En consultant la littérature historiographique, nous avons repéré cinq connotations différentes du concept (sans prétendre que cette liste soit le moindrement exhaustive). Par « commercialisation », les historiens ont regrettablement mêlé des phénomènes qui, quoique reliés empiriquement, n'en sont pas moins différents, soit a) la destination du produit agricole ainsi, lorsque le produit est échangé contre de la monnaie, on parle de commercialisation alors qu'il ne s'agit que de monétarisation ; b) le fait que, pour se monétariser davantage, certains cultivateurs privilégieront une ou quelques cultures dont ils écouleront la totalité ou une fraction sur le marché, un phénomène que l'on devrait se contenter d'appeler spécialisation ; c) l'adoption d'une nouvelle technologie, qu'il serait préférable de traduire par mécanisation ; d) l'adoption de nouvelles techniques de production [25] et de gestion que, faute de mieux, nous désignerons du nom de modernisation ; e) enfin, le fait qu'à certains endroits et à certains moments, certains propriétaires terriens se sont approprié d'immenses terres qu'ils ont exploitées au moyen d'un salariat agricole. Ce dernier phénomène, nous en parlerons en termes de production capitaliste [26]. Nous croyons qu'il est désormais opportun d'extirper le concept de commercialisation de la littérature pour lui préférer une terminologie plus ample et plus adéquate. 

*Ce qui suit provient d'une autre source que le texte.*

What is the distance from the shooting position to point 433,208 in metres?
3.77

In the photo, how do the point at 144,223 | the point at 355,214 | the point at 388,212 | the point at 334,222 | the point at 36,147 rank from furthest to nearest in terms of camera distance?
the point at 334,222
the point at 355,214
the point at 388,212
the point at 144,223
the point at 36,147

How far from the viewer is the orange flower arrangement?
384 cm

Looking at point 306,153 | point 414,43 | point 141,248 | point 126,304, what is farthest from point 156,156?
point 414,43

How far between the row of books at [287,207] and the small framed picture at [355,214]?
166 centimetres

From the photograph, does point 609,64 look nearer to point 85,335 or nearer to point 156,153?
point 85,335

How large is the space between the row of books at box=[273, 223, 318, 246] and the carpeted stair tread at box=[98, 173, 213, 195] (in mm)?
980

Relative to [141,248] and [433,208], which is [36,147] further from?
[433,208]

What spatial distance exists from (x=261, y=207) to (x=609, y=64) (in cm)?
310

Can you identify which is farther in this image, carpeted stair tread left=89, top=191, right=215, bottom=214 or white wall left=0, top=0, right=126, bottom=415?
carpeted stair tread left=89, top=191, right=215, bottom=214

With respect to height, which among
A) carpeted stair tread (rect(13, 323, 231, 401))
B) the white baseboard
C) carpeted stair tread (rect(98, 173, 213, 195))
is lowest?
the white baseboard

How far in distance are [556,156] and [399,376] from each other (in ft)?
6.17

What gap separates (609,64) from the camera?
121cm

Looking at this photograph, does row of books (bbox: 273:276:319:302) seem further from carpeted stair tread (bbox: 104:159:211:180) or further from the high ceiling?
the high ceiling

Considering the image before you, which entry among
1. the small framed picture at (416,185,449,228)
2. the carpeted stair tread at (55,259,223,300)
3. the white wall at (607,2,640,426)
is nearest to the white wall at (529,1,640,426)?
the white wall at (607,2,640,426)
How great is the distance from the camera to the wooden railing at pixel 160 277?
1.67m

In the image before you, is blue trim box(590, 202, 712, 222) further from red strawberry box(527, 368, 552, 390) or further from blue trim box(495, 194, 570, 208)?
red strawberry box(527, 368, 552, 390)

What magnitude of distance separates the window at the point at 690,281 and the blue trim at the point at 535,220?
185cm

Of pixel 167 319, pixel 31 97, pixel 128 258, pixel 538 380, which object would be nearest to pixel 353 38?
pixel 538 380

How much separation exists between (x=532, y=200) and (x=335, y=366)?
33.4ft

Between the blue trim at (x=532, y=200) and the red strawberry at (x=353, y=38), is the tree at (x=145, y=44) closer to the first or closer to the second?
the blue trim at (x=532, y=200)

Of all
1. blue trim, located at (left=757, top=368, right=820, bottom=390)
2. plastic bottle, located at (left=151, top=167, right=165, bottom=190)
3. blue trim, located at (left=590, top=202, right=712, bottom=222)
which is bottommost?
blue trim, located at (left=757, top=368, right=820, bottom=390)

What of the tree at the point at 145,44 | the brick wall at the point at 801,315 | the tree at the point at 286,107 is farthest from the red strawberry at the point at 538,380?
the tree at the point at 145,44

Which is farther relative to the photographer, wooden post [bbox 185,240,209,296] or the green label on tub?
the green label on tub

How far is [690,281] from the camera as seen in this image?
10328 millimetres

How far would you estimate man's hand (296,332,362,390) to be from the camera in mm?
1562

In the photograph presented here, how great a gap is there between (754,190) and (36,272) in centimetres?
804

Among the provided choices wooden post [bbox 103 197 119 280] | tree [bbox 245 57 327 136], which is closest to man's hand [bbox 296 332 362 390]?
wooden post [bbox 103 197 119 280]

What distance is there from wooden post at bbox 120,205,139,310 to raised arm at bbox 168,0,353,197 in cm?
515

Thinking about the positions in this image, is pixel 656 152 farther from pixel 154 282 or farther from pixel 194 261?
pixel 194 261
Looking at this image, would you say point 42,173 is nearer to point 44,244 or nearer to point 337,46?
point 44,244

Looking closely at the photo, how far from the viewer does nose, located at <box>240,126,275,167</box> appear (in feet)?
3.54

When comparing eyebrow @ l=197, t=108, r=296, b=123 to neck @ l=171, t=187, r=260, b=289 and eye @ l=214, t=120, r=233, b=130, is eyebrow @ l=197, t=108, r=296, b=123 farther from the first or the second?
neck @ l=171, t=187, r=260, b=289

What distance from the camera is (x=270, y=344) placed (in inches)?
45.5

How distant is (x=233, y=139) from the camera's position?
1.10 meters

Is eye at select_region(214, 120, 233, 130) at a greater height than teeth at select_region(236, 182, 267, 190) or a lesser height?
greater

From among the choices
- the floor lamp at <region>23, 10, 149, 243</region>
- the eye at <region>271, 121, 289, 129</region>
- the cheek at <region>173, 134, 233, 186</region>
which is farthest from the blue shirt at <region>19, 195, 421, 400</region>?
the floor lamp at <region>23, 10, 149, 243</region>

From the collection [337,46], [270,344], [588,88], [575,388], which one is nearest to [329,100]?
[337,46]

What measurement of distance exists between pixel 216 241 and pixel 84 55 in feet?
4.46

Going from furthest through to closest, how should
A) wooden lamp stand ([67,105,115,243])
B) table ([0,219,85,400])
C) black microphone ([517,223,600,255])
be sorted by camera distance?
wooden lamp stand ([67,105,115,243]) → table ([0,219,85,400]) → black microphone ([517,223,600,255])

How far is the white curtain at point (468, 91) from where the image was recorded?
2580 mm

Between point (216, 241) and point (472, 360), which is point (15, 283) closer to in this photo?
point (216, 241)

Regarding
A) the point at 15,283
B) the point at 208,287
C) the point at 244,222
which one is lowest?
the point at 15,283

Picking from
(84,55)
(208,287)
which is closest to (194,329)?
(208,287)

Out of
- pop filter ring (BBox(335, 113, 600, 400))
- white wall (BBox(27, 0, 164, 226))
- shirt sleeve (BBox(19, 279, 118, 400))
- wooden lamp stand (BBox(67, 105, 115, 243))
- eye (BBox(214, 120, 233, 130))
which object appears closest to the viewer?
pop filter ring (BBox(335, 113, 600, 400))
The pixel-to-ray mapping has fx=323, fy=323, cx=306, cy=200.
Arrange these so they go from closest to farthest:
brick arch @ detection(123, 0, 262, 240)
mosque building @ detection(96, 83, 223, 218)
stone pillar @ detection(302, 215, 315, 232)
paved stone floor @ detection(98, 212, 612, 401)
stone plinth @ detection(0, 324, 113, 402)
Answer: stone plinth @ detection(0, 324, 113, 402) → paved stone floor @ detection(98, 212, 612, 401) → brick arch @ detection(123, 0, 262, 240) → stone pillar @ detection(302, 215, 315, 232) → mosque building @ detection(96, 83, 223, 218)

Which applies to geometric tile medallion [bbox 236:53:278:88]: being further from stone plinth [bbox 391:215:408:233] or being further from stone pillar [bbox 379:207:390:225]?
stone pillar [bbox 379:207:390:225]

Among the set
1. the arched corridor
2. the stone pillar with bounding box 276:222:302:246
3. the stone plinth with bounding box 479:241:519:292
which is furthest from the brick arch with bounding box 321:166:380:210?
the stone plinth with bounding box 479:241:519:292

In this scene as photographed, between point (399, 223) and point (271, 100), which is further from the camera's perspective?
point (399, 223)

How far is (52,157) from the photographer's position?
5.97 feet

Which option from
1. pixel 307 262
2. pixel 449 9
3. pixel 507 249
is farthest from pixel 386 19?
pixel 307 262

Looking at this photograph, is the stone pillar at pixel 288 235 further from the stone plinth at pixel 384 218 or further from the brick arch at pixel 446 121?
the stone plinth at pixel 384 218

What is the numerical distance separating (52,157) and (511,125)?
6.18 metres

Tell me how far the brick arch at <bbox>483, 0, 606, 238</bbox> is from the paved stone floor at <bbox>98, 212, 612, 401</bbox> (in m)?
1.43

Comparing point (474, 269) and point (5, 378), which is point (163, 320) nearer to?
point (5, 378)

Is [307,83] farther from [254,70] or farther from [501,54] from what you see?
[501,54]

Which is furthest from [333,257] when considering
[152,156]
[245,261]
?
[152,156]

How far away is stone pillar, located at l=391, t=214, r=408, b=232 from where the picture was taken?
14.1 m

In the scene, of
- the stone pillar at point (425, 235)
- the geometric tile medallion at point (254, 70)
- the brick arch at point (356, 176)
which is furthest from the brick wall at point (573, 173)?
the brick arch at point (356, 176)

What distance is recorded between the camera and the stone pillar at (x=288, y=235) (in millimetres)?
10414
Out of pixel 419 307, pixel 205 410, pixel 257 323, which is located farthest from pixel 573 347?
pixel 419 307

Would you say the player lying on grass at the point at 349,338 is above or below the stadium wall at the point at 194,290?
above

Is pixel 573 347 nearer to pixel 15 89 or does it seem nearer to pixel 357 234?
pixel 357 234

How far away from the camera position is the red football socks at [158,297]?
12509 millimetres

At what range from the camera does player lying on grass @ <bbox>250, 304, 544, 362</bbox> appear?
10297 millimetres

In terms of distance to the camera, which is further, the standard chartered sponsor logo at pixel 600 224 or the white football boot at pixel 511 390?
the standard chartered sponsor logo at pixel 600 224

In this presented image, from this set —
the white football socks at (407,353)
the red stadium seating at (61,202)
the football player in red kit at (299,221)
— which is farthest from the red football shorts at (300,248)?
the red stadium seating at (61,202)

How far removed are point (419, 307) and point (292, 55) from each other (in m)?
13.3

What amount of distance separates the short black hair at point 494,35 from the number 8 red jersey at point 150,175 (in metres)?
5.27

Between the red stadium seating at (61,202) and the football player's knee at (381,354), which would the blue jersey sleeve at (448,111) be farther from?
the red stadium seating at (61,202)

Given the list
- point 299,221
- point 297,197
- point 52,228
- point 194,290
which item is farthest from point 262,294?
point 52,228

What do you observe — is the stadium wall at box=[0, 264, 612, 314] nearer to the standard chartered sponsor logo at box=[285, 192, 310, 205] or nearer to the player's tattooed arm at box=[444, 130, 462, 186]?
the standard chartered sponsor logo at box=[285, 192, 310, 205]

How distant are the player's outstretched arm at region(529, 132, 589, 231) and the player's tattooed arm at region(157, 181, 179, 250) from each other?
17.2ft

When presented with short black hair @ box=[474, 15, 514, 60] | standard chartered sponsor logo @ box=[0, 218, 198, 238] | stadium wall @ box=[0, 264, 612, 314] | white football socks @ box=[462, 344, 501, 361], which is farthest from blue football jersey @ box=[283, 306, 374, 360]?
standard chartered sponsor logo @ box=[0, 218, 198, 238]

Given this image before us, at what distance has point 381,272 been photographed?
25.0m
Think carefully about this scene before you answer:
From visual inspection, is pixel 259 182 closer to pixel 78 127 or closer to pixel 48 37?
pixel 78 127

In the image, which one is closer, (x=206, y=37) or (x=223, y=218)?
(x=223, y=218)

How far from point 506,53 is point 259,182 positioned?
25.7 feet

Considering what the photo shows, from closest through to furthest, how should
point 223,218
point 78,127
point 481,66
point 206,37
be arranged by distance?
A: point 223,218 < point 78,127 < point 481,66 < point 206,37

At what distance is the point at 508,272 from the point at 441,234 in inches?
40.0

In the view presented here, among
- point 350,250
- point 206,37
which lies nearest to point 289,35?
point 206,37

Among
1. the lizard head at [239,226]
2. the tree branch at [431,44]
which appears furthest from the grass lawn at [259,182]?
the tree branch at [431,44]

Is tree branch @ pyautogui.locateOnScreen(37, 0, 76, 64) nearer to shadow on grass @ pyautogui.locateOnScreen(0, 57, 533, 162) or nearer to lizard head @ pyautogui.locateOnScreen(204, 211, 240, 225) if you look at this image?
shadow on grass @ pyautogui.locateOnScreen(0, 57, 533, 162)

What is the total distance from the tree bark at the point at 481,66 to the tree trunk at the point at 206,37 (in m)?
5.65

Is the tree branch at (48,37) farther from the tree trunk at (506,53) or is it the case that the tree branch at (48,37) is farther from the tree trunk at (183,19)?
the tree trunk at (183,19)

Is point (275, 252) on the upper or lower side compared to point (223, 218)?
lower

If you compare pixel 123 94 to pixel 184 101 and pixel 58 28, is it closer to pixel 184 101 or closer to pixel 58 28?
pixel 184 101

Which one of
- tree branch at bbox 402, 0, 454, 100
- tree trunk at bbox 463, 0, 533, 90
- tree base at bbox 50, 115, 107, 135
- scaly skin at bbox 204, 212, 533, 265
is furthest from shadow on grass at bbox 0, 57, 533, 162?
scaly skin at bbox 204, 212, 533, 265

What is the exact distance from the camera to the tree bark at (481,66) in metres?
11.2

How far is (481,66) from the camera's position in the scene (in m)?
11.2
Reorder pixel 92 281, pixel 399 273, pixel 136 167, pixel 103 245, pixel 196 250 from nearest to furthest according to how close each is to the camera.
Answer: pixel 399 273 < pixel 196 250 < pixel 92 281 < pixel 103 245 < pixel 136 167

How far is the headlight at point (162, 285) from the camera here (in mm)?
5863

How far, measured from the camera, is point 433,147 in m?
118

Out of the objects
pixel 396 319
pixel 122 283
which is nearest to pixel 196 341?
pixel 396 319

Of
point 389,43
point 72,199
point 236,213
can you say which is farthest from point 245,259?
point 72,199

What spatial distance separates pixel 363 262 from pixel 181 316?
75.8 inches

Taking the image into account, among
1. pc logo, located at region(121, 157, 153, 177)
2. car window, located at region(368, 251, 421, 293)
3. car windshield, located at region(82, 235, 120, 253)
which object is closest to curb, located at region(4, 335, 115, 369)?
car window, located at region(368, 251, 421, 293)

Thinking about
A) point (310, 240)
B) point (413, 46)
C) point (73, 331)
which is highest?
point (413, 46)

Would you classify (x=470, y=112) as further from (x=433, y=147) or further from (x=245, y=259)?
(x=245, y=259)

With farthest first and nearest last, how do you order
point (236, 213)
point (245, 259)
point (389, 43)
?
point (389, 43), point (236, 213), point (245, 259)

Derrière tout cela se profilent deux problèmes reliés mais dangereusement emmêlés d'une part, cette question d'une rationalité économique qui nous permette de parler d'un « producteur résidentiel » ou d'un producteur non résidentiel et, d'autre part, le déroulement des faits, quelquefois continu, quelquefois discontinu. Nous devrons supposer, pour relier ces divers éléments, qu'une résistance nous révèle une discontinuité dans un processus, et que cette discontinuité, en dernière analyse, nous parle quelquefois de transformations organisationnelles [27]. Et qui dira nouvelle organisation de la propriété et de la production dira nouvelle rationalité économique. 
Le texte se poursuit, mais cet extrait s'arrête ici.